Is there a tipping point in diplomatic relations coming? Can meaningful and productive friendships be formed with Russia? Or is it a stalemate that will last a lifetime?
"The improvement or otherwise of the diplomatic relations lies much more with the Kremlin than Downing Street or the White House," Dr. Maxine David, lecturer in European Studies at Leiden University, tells Newsweek.
"Putin and his supporters have taken the choice to seek to disrupt and undermine Western democratic processes, it is within their gift to decide to retreat from this destructive behavior.
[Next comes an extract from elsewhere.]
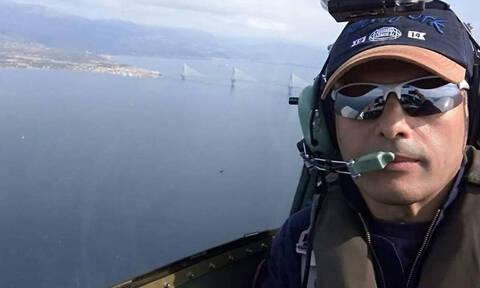Πάτρα: Σήμερα το τελευταίο «αντίο» στον πιλότο Παναγιώτη Κεφαλά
Without that willingness on the Russian side to resolve the problems, there is little the U.K., the U.S.—or anyone else—can do."
The British report made clear that it believed U.K. politicians "actively avoided" addressing Russian "meddling" because of the money flowing into the country from Russian oligarchs in both big business and politics.
But, similar to the Mueller report into Russian interference with the 2016 Presidential election, it didn't draw any firm conclusions or make any concrete allegations.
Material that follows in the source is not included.